2022年10月16日 13時42分40秒 | Weblog

このところロシア軍の必死の反撃が続くが、ウクライナと西側の共同戦線に打ち負かされ、敗色が濃くなっている。特に、プーチン大統領が推進してきた弾道ミサイルによる攻撃が枯渇しつつあり、打ち止めになりそうだ。プーチン政権はこの先どうするのか、決断の時期が迫っている。

最近、西側の通信網には、ロシア軍の戦局不利を指摘する内容が目立っている。それを列記してみよう。

(1)ウクライナ侵攻におけるロシア軍の損失が9万人を超えている可能性がある。一方、ロシア国防省の発表によると、ロシア軍の9月の戦死者は5937人という。この数字は明らかにおかしい。

(2)ウクライナのレズニコフ国防相は、ロシア軍が保有しているとされるミサイルのうち、すでに3分の2を使い果たし、残っているのは609発だけと公表。特に高精度のミサイルが少なくなっているという。

(3)ゼレンスキー・ウクライナ大統領は、南部で空軍がロシアの攻撃ヘリ4機とイラン製の攻撃ドローン10機以上を撃墜したと発表。

» **保存データ**
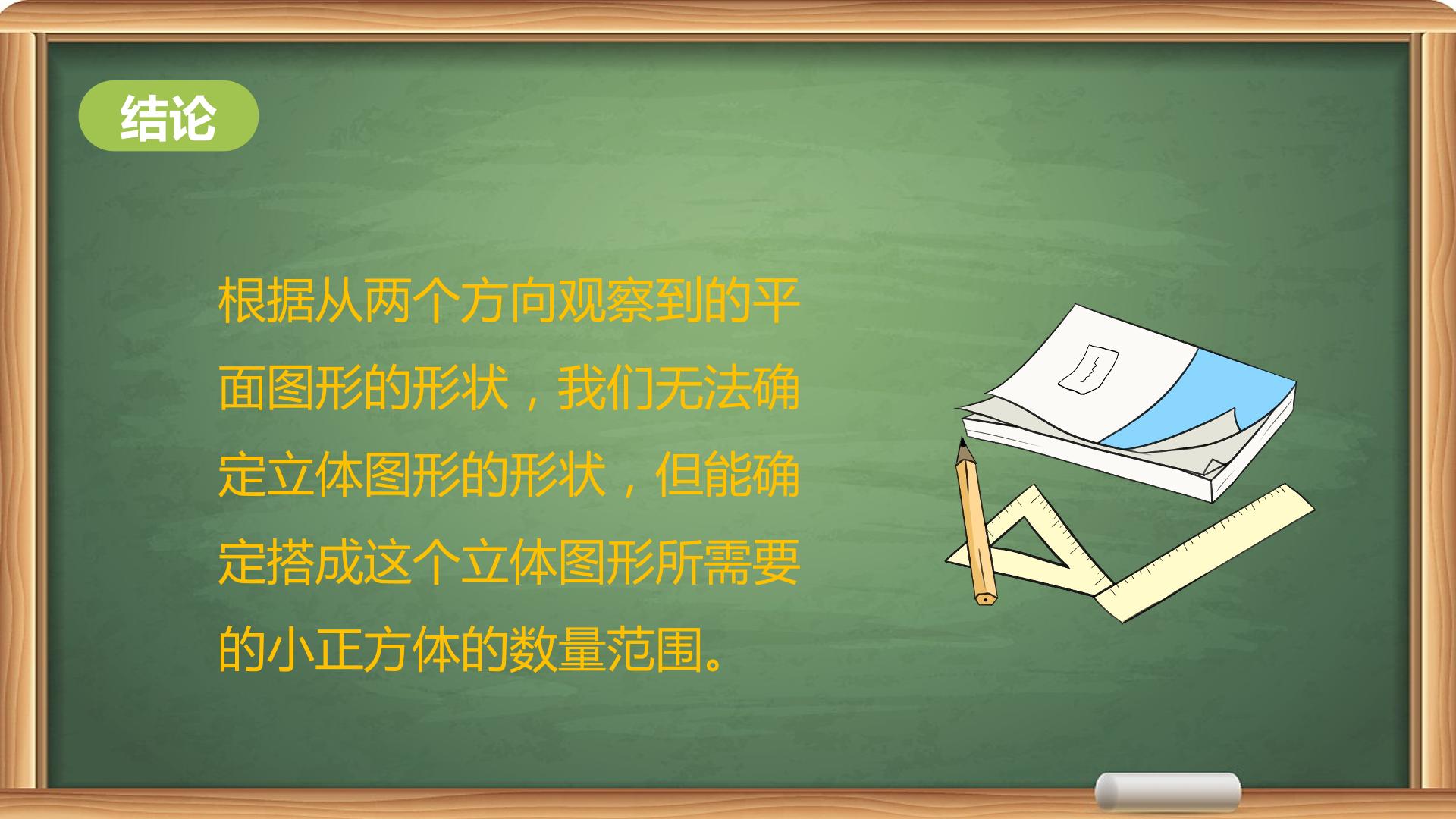 结论

根据从两个方向观察到的平面图形的形状，我们无法确定立体图形的形状，但能确定搭成这个立体图形所需要的小正方体的数量范围。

» **課題**
ロシア軍の戦況を論じた原文を、最後の文の後から書き継ぐこと。 資料と原文のあいだに関係はない。

» **課題への回答**
プーチン大統領は、ウクライナの領土のうち、すでに併合しているクリミヤ半島に続き、東部のドネツク州とルガンスク州、南部のヘルソン州とザポロジエ州の計4州をロシアに併合した。だが、クリミヤ半島とロシア本土を結ぶ唯一のクリミヤ大橋で爆発が起き、さらにドネツク州の都市リマンを奪還され、プーチン大統領はだいぶ弱気になっているようだ。

プーチン氏がウクライナに戦闘停止と和平交渉を呼びかけているのは、本心からかもしれない。だが、ウクライナ側はここぞとばかり攻勢に出ようとしていて、直ちに和平交渉のテーブルにつく可能性は小さい。

だが、ロシアやウクライナを凍らせる冬はもう間近に迫っている。あくまで戦闘を続けるのか、とりあえず休戦にするのか。過去の歴史は、所詮人間は冬将軍に勝てないことを示しているのだが・・・。(この項終わり)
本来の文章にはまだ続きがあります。